BUTOTA (Tajuk) – Berbagai aspek penilaian menjelang Pemilihan Kepala Daerah Kabupaten Gorontalo Tahun 2020 mendatang, baik dari biaya politiknya, hingga popularitas para bakal calon kepala daerah menjadi penentu utama pada perhelatan tersebut. Hasil survey pun tak bisa dijadikan sebagai pegangan utama, walau sebenarnya itu turut mempengaruhi.
Populer memang menjadi nilai tambah bagi kandidat dan elektabilitas memenangkan kepercayaan diri untuk menang, namun itu tidak cukup untuk meraih suara yang dominan. Program kampanye yang dengan mengambil berbagai isu terkini adalah komponen kedua yang harus diangkat oleh para kandidat. Disamping itu, program yang dijanjikan merupakan salah satu faktor penting yang mempengaruhi preferensi pemilih.

** Cuplikan Data **
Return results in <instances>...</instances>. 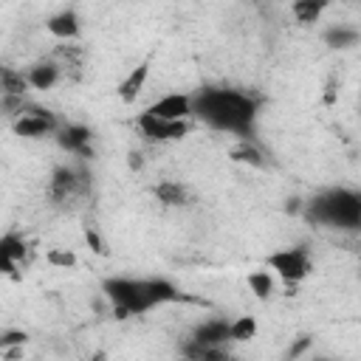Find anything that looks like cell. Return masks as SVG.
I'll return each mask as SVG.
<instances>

** Soal Tantangan **
a: Salin persis bagian teks tentang Pilkada Kabupaten Gorontalo, mulai dari kata-kata yang memuat "Populer memang menjadi" dan berhenti setelah "mempengaruhi preferensi pemilih.".
b: Lanjutkan teks tentang Pilkada Kabupaten Gorontalo setelah kalimat terakhir yang ditampilkan.
Data di atas tidak perlu dipakai.

** Jawaban Tiap Tugas **
a:
Populer memang menjadi nilai tambah bagi kandidat dan elektabilitas memenangkan kepercayaan diri untuk menang, namun itu tidak cukup untuk meraih suara yang dominan. Program kampanye yang dengan mengambil berbagai isu terkini adalah komponen kedua yang harus diangkat oleh para kandidat. Disamping itu, program yang dijanjikan merupakan salah satu faktor penting yang mempengaruhi preferensi pemilih.

b:
Namun sebelum membahas program kampanye yang include dengan posisi partai politik dalam pilkada Kabupaten Gorontalo 2020 nanti, sejenak mari menebak kekuatan yang sangat mempengaruhi posisi dari masing-masing bakal calon yakni “ongkos politik”.
Di Kabupaten Gorontalo, selain sebagai Ibunya dari 4 Daerah di Provinsi Gorontalo tentu memiliki perbedaan dari daerah-daerah yang saat ini juga melaksanakan hajatan yang sama. Posisi Pilkada di Kabupaten Bone Bolango dan Pohuwato tentu berbeda dengan seluruh aspek yang berhubungan dengan Pilkada di Kabupaten Gorontalo. Selain jumlah Pemilih terbanyak, Pilkada disini juga memerlukan cost politik yang tidak sedikit.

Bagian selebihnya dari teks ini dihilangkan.